*Short task 1:*
Output the post below about AcoustID and Picard, word for word and in full.

Sorry for that. I had previously answered from my phone, and that had refused to download the log.

But I have now looked into the log and debugged the behavior. The result is rather interesting:

Nearly all of the found AcoustIDs contain a single MusicBrainz recording that has a very high number of submission, but which no longer exists as it got merged into another recording. Track "38338eff-b530-498c-a2ef-07e01d642187" | AcoustID is a good example:

The first track ID 8855169b-b148-4896-9ed3-a1065dc60cf4 has the most submissions (94), but the recording itself on MB got merged into Hocus Pocus (U.S. single version).

It was recently already noticed in Why does acoustID sometimes not show merged recordings? that AcoustId currently does not deal well with merges. Instead of also merging the recordings on the AcoustId side they just end up as essentially dead links. Not sure if this is currently by design or a bug, @lukz might be able to say more about this.

But it is also Picard who has some trouble making sense of the data. There are two issues:

  • Picard considers the submission count, relative to the highest submission. In cases where there is a recording with a significantly higher score this gets a much better ranking. This makes it prefer the recording with the high submission count even if it has no metadata associated.

*Data extract:*
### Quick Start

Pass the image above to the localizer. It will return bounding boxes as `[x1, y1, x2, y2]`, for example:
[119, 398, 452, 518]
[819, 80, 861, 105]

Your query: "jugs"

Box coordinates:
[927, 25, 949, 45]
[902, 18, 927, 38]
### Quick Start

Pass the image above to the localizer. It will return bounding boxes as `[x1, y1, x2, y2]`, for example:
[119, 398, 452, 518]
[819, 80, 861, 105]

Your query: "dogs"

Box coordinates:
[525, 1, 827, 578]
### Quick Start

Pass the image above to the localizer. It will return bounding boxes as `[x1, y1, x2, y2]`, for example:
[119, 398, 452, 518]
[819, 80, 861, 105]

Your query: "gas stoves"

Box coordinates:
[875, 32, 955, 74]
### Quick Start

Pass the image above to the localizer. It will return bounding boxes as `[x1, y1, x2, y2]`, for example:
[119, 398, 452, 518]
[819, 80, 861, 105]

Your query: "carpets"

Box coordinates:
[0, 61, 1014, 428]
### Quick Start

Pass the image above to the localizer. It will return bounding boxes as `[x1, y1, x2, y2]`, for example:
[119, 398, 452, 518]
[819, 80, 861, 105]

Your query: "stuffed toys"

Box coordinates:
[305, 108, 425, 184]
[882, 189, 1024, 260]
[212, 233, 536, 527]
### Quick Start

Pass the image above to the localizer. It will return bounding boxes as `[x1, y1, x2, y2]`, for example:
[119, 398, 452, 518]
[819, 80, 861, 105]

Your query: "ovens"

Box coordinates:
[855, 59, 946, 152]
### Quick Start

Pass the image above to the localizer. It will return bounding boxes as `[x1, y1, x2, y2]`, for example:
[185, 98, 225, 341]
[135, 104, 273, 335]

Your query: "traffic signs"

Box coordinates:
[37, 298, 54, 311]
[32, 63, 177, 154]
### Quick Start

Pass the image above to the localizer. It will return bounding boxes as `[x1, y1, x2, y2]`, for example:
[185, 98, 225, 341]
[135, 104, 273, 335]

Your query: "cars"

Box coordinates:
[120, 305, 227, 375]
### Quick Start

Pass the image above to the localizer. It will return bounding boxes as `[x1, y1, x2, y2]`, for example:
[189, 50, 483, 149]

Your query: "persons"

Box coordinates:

*Short task 2:*
Return the stretch of rows from the start of the first row through the line containing "[32, 63, 177, 154]", reproduced verbatim and with nothing else.

*Worked solution 1:*
Sorry for that. I had previously answered from my phone, and that had refused to download the log.

But I have now looked into the log and debugged the behavior. The result is rather interesting:

Nearly all of the found AcoustIDs contain a single MusicBrainz recording that has a very high number of submission, but which no longer exists as it got merged into another recording. Track "38338eff-b530-498c-a2ef-07e01d642187" | AcoustID is a good example:

The first track ID 8855169b-b148-4896-9ed3-a1065dc60cf4 has the most submissions (94), but the recording itself on MB got merged into Hocus Pocus (U.S. single version).

It was recently already noticed in Why does acoustID sometimes not show merged recordings? that AcoustId currently does not deal well with merges. Instead of also merging the recordings on the AcoustId side they just end up as essentially dead links. Not sure if this is currently by design or a bug, @lukz might be able to say more about this.

But it is also Picard who has some trouble making sense of the data. There are two issues:

  • Picard considers the submission count, relative to the highest submission. In cases where there is a recording with a significantly higher score this gets a much better ranking. This makes it prefer the recording with the high submission count even if it has no metadata associated.

*Worked solution 2:*
### Quick Start

Pass the image above to the localizer. It will return bounding boxes as `[x1, y1, x2, y2]`, for example:
[119, 398, 452, 518]
[819, 80, 861, 105]

Your query: "jugs"

Box coordinates:
[927, 25, 949, 45]
[902, 18, 927, 38]
### Quick Start

Pass the image above to the localizer. It will return bounding boxes as `[x1, y1, x2, y2]`, for example:
[119, 398, 452, 518]
[819, 80, 861, 105]

Your query: "dogs"

Box coordinates:
[525, 1, 827, 578]
### Quick Start

Pass the image above to the localizer. It will return bounding boxes as `[x1, y1, x2, y2]`, for example:
[119, 398, 452, 518]
[819, 80, 861, 105]

Your query: "gas stoves"

Box coordinates:
[875, 32, 955, 74]
### Quick Start

Pass the image above to the localizer. It will return bounding boxes as `[x1, y1, x2, y2]`, for example:
[119, 398, 452, 518]
[819, 80, 861, 105]

Your query: "carpets"

Box coordinates:
[0, 61, 1014, 428]
### Quick Start

Pass the image above to the localizer. It will return bounding boxes as `[x1, y1, x2, y2]`, for example:
[119, 398, 452, 518]
[819, 80, 861, 105]

Your query: "stuffed toys"

Box coordinates:
[305, 108, 425, 184]
[882, 189, 1024, 260]
[212, 233, 536, 527]
### Quick Start

Pass the image above to the localizer. It will return bounding boxes as `[x1, y1, x2, y2]`, for example:
[119, 398, 452, 518]
[819, 80, 861, 105]

Your query: "ovens"

Box coordinates:
[855, 59, 946, 152]
### Quick Start

Pass the image above to the localizer. It will return bounding boxes as `[x1, y1, x2, y2]`, for example:
[185, 98, 225, 341]
[135, 104, 273, 335]

Your query: "traffic signs"

Box coordinates:
[37, 298, 54, 311]
[32, 63, 177, 154]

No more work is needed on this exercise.